Whitehall focus Diversity targets linked to pay

3 Nov 05
Permanent secretaries' pay will be linked to their success in meeting civil service diversity targets, Cabinet Office minister John Hutton announced this week.

04 November 2005

Permanent secretaries' pay will be linked to their success in meeting civil service diversity targets, Cabinet Office minister John Hutton announced this week.

The provision forms the centrepiece of the Cabinet Office's ten-point plan to make the civil service more reflective of the society it serves. It includes the use of 'positive action' in recruitment practices, such as targeted training programmes – but not positive discrimination, which remains illegal.

The government first introduced diversity targets for the civil service in 1998. While the 2005 targets for posts in the senior civil service held by ethnic minority people have been met, those for women are still almost 6% below the 35% target.

'For the first time these targets are being included in every single permanent secretary's pay and bonus,' said Waqar Azmi, chief diversity adviser to the Cabinet Office.

Speaking to the Common's public administration select committee this week, Hutton said that the ten-point plan was an 'attempt to re-kickstart this process'.

He added: 'What we're trying to do is to make absolutely sure that the diversity agenda is not regarded as the last on a long list of boxes that have to be ticked by permanent secretaries and their departments.'

Point eight of the plan acknowledges the concern raised within some departments – such as the Office for National Statistics – about the impact departmental relocation plans could have on staff from certain ethnic minorities.

Hutton said: 'We have to diversity-proof the relocations exercises. We cannot have the relocation programme having an adverse, or negative, impact on the diversity agenda that we want to pursue.'

The plan was launched on November 1 by Cabinet secretary Sir Gus O'Donnell. He said: 'A truly representative workforce, including at the most senior levels, will enable policies and services to be developed in ways which will result in better outcomes for everyone in society. That is why this must happen.'

PAC slams Northern Irish training scheme

The Commons' Public Accounts Committee has labelled the government's Jobskills programme in Northern Ireland as 'one of the worst-run programmes that this committee has examined in recent years'.

Jobskills, the Department for Employment and Learning's largest training programme, shows 'a quite astonishing catalogue of failures and control weaknesses', PAC chair Sir Edward Leigh said.

He was speaking as the committee published a report on the scheme's operation in Northern Ireland. There was, he said, 'a disturbing level of complacency within the department'.

Leigh added: 'While we readily acknowledge that it has to deal with some very difficult groups of young people, this does not explain the widespread shortcomings in supervision and control.'

The programme, introduced in 1995, aims to raise the skills levels of its participants and make them more employable. It concentrates on those deemed unsuitable for an academic education and is designed to lead to the attainment of National Vocational Qualifications.

By March 2003, it had dealt with some 76,000 young people and 17,000 adults at a cost of £485m.

But the MPs found inadequate management supervision, persistent levels of poor quality training and early drop-outs from the scheme. They said it was 'in many respects, poor value for money'.

Labour's ad spend 'did not misuse funds'

Howell James, the permanent secretary charged with eliminating 'spin', has denied Conservative allegations that the Labour government deliberately boosted public information broadcasts and advertisements in the run-up to this year's general election.

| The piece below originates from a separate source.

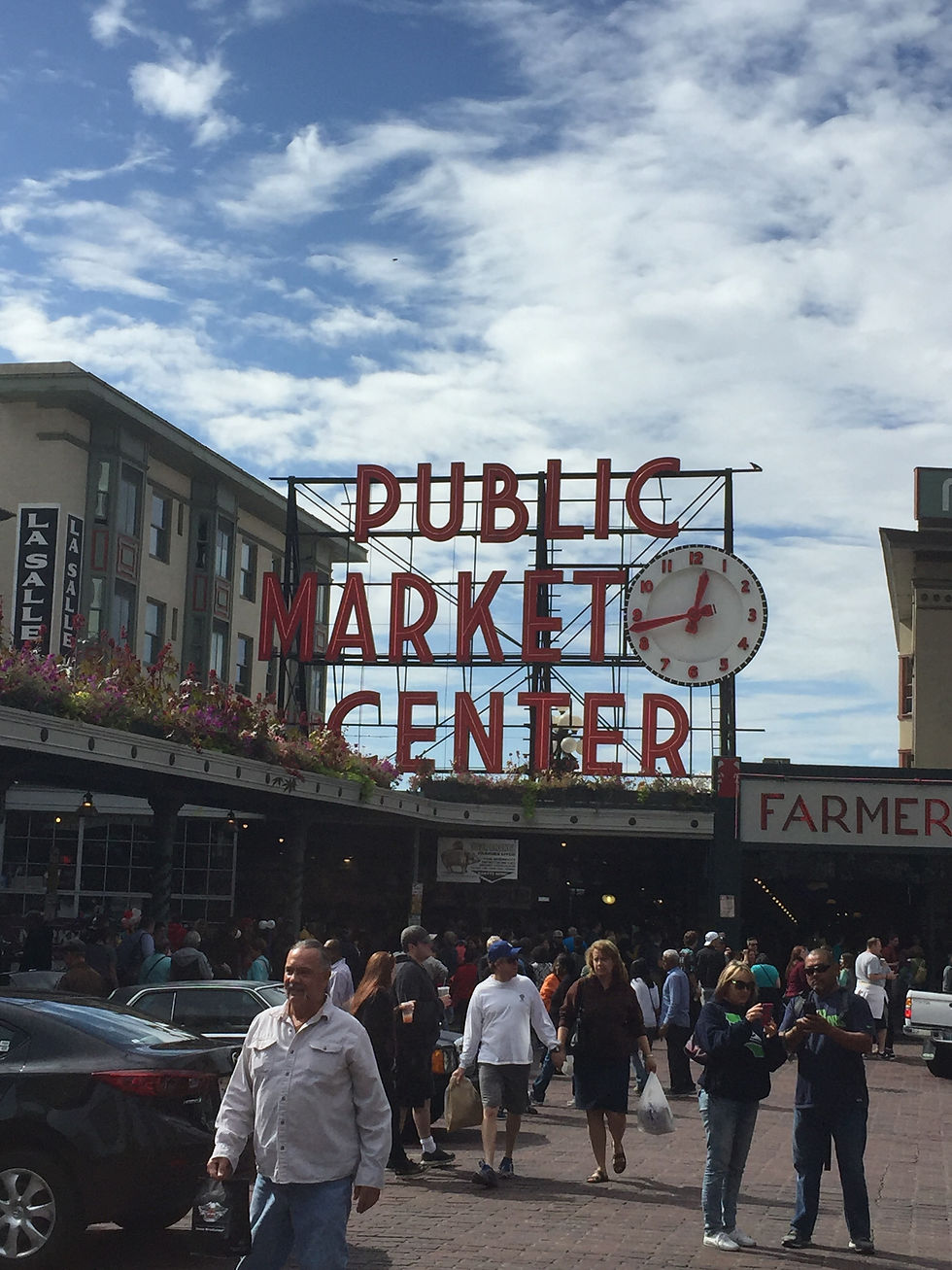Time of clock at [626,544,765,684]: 12:42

Government figures showed that in the first three months of this year it spent £67m on advertising, compared with less than £41m for the same period last year. The Conservatives claimed this indicated a deliberate attempt to misuse public funds to promote the Labour party.

James told the Commons public administration select committee last week that the disproportionate spend in the first few months of this year reflected a post-Christmas drop in advertising space, rather than political bias.

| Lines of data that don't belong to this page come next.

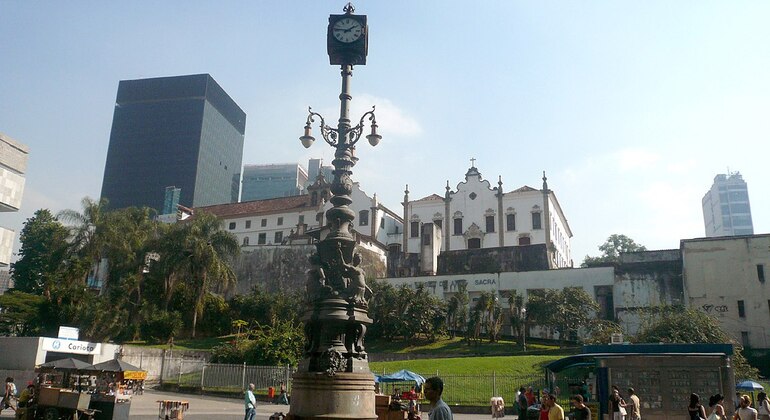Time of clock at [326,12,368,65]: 1:46
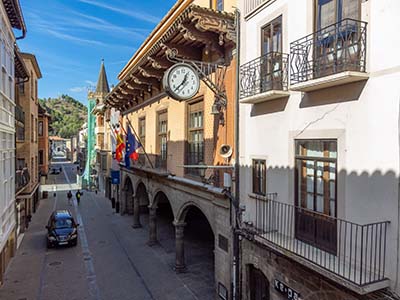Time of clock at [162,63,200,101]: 12:37
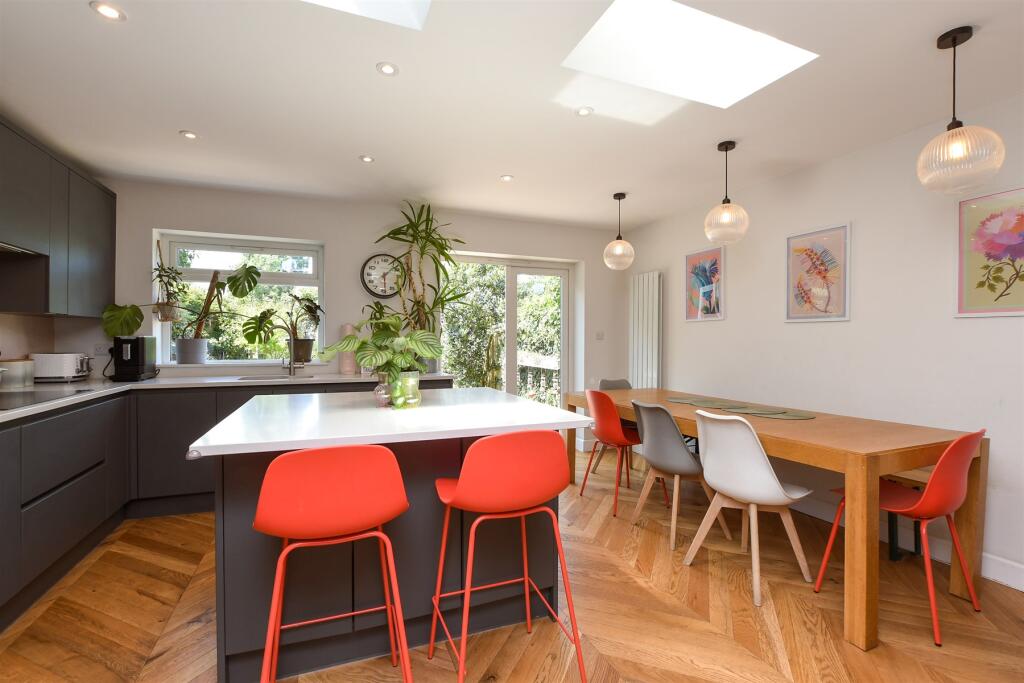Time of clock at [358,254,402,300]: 1:28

'The beginning of the year is when best value can be acquired… it's traditionally a more economic time period to buy advertising space,' he said.

The Chartered Institute of Marketing confirmed to Public Finance that advertising rates tended to be cheaper for January and February, but a spokesman commented: 'The ice is a bit thin in March. We start warming up again then.'

James, who was appointed permanent secretary for government communications following the resignation of special adviser Jo Moore admitted, however, that some civil service propriety issues had emerged during the election campaign.

'The main issues that arose were in the build-up to the general election, when [there were] calls from department press officers asking “is this veering into the politics, is this appropriate, should we be involved in this announcement or is this for the party machine?”,' he said.